FWIW the lobste.rs thread surfaced this 2016 comment thread about PrefixVarint vs. LEB128 varint in protobufs, which has lots of good info, and makes the UTF-8 analogy:

https://news.ycombinator.com/item?id=11263378

Also sqlite varint:

https://sqlite.org/src4/doc/trunk/www/varint.wiki

akira2501 · 2024-05-23T17:12:50 1716484370

> Also sqlite varint:

That's not actually in use. The SQLite3 format is far more basic:

"A variable-length integer or "varint" is a static Huffman encoding of 64-bit twos-complement integers that uses less space for small positive values. A varint is between 1 and 9 bytes in length. The varint consists of either zero or more bytes which have the high-order bit set followed by a single byte with the high-order bit clear, or nine bytes, whichever is shorter. The lower seven bits of each of the first eight bytes and all 8 bits of the ninth byte are used to reconstruct the 64-bit twos-complement integer. Varints are big-endian: bits taken from the earlier byte of the varint are more significant than bits taken from the later bytes."

From: https://www.sqlite.org/fileformat2.html Section 1.6

ixau · 2024-05-24T05:38:14 1716529094

In terms of serializing JSON to a binary representation, which includes variable length integers, check CBOR

https://datatracker.ietf.org/doc/html/rfc8949

zigzag312 · 2024-05-23T19:20:13 1716492013

How does it compare to vint64[0] performance-wise? For values that fit the 64-bit space.

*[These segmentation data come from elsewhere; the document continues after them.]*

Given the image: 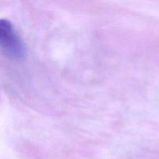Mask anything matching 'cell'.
<instances>
[{"label":"cell","instance_id":"cell-1","mask_svg":"<svg viewBox=\"0 0 159 159\" xmlns=\"http://www.w3.org/2000/svg\"><path fill=\"white\" fill-rule=\"evenodd\" d=\"M0 47L13 58H23L26 54L23 41L16 33L12 23L5 19H0Z\"/></svg>","mask_w":159,"mask_h":159}]
</instances>
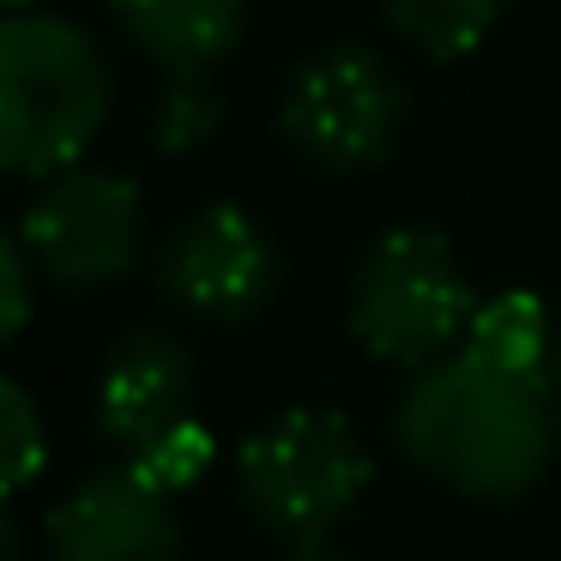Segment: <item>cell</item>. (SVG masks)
<instances>
[{
    "instance_id": "6da1fadb",
    "label": "cell",
    "mask_w": 561,
    "mask_h": 561,
    "mask_svg": "<svg viewBox=\"0 0 561 561\" xmlns=\"http://www.w3.org/2000/svg\"><path fill=\"white\" fill-rule=\"evenodd\" d=\"M556 392L525 375L453 351L404 387L392 411L404 459L471 501H519L556 459Z\"/></svg>"
},
{
    "instance_id": "7a4b0ae2",
    "label": "cell",
    "mask_w": 561,
    "mask_h": 561,
    "mask_svg": "<svg viewBox=\"0 0 561 561\" xmlns=\"http://www.w3.org/2000/svg\"><path fill=\"white\" fill-rule=\"evenodd\" d=\"M115 110V61L79 19L25 7L0 13V175H49L85 163Z\"/></svg>"
},
{
    "instance_id": "3957f363",
    "label": "cell",
    "mask_w": 561,
    "mask_h": 561,
    "mask_svg": "<svg viewBox=\"0 0 561 561\" xmlns=\"http://www.w3.org/2000/svg\"><path fill=\"white\" fill-rule=\"evenodd\" d=\"M91 416L98 435L122 447L127 471L163 495L206 477L211 428L199 423V363L175 327L139 320L103 351Z\"/></svg>"
},
{
    "instance_id": "277c9868",
    "label": "cell",
    "mask_w": 561,
    "mask_h": 561,
    "mask_svg": "<svg viewBox=\"0 0 561 561\" xmlns=\"http://www.w3.org/2000/svg\"><path fill=\"white\" fill-rule=\"evenodd\" d=\"M375 483V459L356 423L332 404H290L260 423L236 453V495L248 519L266 525L284 549L332 543L356 501Z\"/></svg>"
},
{
    "instance_id": "5b68a950",
    "label": "cell",
    "mask_w": 561,
    "mask_h": 561,
    "mask_svg": "<svg viewBox=\"0 0 561 561\" xmlns=\"http://www.w3.org/2000/svg\"><path fill=\"white\" fill-rule=\"evenodd\" d=\"M477 302L483 296L471 290L459 248L440 230L399 224V230L375 236L356 260L344 327L375 363L423 375L428 363H440L465 344Z\"/></svg>"
},
{
    "instance_id": "8992f818",
    "label": "cell",
    "mask_w": 561,
    "mask_h": 561,
    "mask_svg": "<svg viewBox=\"0 0 561 561\" xmlns=\"http://www.w3.org/2000/svg\"><path fill=\"white\" fill-rule=\"evenodd\" d=\"M411 127V85L368 43H327L278 91V139L320 175H368Z\"/></svg>"
},
{
    "instance_id": "52a82bcc",
    "label": "cell",
    "mask_w": 561,
    "mask_h": 561,
    "mask_svg": "<svg viewBox=\"0 0 561 561\" xmlns=\"http://www.w3.org/2000/svg\"><path fill=\"white\" fill-rule=\"evenodd\" d=\"M19 242H25L37 278L55 290H110L146 254V194L122 170L73 163V170L37 182L25 218H19Z\"/></svg>"
},
{
    "instance_id": "ba28073f",
    "label": "cell",
    "mask_w": 561,
    "mask_h": 561,
    "mask_svg": "<svg viewBox=\"0 0 561 561\" xmlns=\"http://www.w3.org/2000/svg\"><path fill=\"white\" fill-rule=\"evenodd\" d=\"M151 278H158L163 302L182 314L206 320V327H248L278 302L284 248L248 206L211 199L163 230L158 254H151Z\"/></svg>"
},
{
    "instance_id": "9c48e42d",
    "label": "cell",
    "mask_w": 561,
    "mask_h": 561,
    "mask_svg": "<svg viewBox=\"0 0 561 561\" xmlns=\"http://www.w3.org/2000/svg\"><path fill=\"white\" fill-rule=\"evenodd\" d=\"M43 543L49 561H182V519L163 489L110 465L43 513Z\"/></svg>"
},
{
    "instance_id": "30bf717a",
    "label": "cell",
    "mask_w": 561,
    "mask_h": 561,
    "mask_svg": "<svg viewBox=\"0 0 561 561\" xmlns=\"http://www.w3.org/2000/svg\"><path fill=\"white\" fill-rule=\"evenodd\" d=\"M110 19L163 79H218L248 43V0H110Z\"/></svg>"
},
{
    "instance_id": "8fae6325",
    "label": "cell",
    "mask_w": 561,
    "mask_h": 561,
    "mask_svg": "<svg viewBox=\"0 0 561 561\" xmlns=\"http://www.w3.org/2000/svg\"><path fill=\"white\" fill-rule=\"evenodd\" d=\"M556 344L561 339H556V327H549V308L537 302L531 290H501V296H489V302H477L471 332H465L459 351L549 387V375H556Z\"/></svg>"
},
{
    "instance_id": "7c38bea8",
    "label": "cell",
    "mask_w": 561,
    "mask_h": 561,
    "mask_svg": "<svg viewBox=\"0 0 561 561\" xmlns=\"http://www.w3.org/2000/svg\"><path fill=\"white\" fill-rule=\"evenodd\" d=\"M507 0H387V31L423 61H465L501 25Z\"/></svg>"
},
{
    "instance_id": "4fadbf2b",
    "label": "cell",
    "mask_w": 561,
    "mask_h": 561,
    "mask_svg": "<svg viewBox=\"0 0 561 561\" xmlns=\"http://www.w3.org/2000/svg\"><path fill=\"white\" fill-rule=\"evenodd\" d=\"M224 127V91L218 79H163L151 103V146L163 158H194Z\"/></svg>"
},
{
    "instance_id": "5bb4252c",
    "label": "cell",
    "mask_w": 561,
    "mask_h": 561,
    "mask_svg": "<svg viewBox=\"0 0 561 561\" xmlns=\"http://www.w3.org/2000/svg\"><path fill=\"white\" fill-rule=\"evenodd\" d=\"M43 459H49V428H43L37 399L13 375H0V501L37 483Z\"/></svg>"
},
{
    "instance_id": "9a60e30c",
    "label": "cell",
    "mask_w": 561,
    "mask_h": 561,
    "mask_svg": "<svg viewBox=\"0 0 561 561\" xmlns=\"http://www.w3.org/2000/svg\"><path fill=\"white\" fill-rule=\"evenodd\" d=\"M31 308H37V266L19 230H0V351L31 327Z\"/></svg>"
},
{
    "instance_id": "2e32d148",
    "label": "cell",
    "mask_w": 561,
    "mask_h": 561,
    "mask_svg": "<svg viewBox=\"0 0 561 561\" xmlns=\"http://www.w3.org/2000/svg\"><path fill=\"white\" fill-rule=\"evenodd\" d=\"M0 561H25V531H19V519L7 513V501H0Z\"/></svg>"
},
{
    "instance_id": "e0dca14e",
    "label": "cell",
    "mask_w": 561,
    "mask_h": 561,
    "mask_svg": "<svg viewBox=\"0 0 561 561\" xmlns=\"http://www.w3.org/2000/svg\"><path fill=\"white\" fill-rule=\"evenodd\" d=\"M284 561H356V556H344L339 543H290Z\"/></svg>"
},
{
    "instance_id": "ac0fdd59",
    "label": "cell",
    "mask_w": 561,
    "mask_h": 561,
    "mask_svg": "<svg viewBox=\"0 0 561 561\" xmlns=\"http://www.w3.org/2000/svg\"><path fill=\"white\" fill-rule=\"evenodd\" d=\"M549 392H556V404H561V344H556V375H549Z\"/></svg>"
},
{
    "instance_id": "d6986e66",
    "label": "cell",
    "mask_w": 561,
    "mask_h": 561,
    "mask_svg": "<svg viewBox=\"0 0 561 561\" xmlns=\"http://www.w3.org/2000/svg\"><path fill=\"white\" fill-rule=\"evenodd\" d=\"M25 7H37V0H0V13H25Z\"/></svg>"
}]
</instances>
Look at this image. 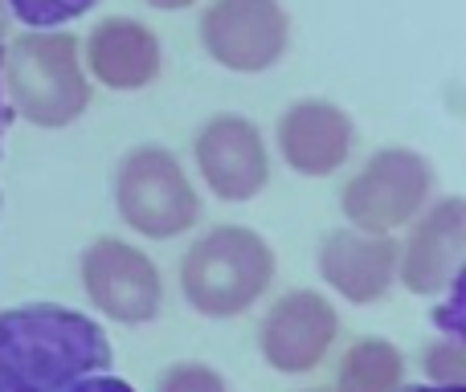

[0] https://crates.io/crates/vint64

lifthrasiir · 2024-05-24T00:02:52 1716508972

This is another variation of putting control bits to the first byte, where the number of following bytes is indicated by the number of trailing 1 bits instead of leading 1 bits. I'm not sure which one is more efficient though.

vitiral · 2024-05-23T16:43:30 1716482610

zig-zag encoding is brilliant. Basically you can determine positive or negative based on odd/even and divide by 2 to get the value. I tried to come up with a similar encoding and never thought of this

edflsafoiewq · 2024-05-23T19:10:27 1716491427

It's the same as enumerating 2D points in a spiral, but restricted to 1D.

repelsteeltje · 2024-05-23T18:19:35 1716488375

Yeah basically it's ones complement (or twos complement) but with the sign bit on the right, rather than the left.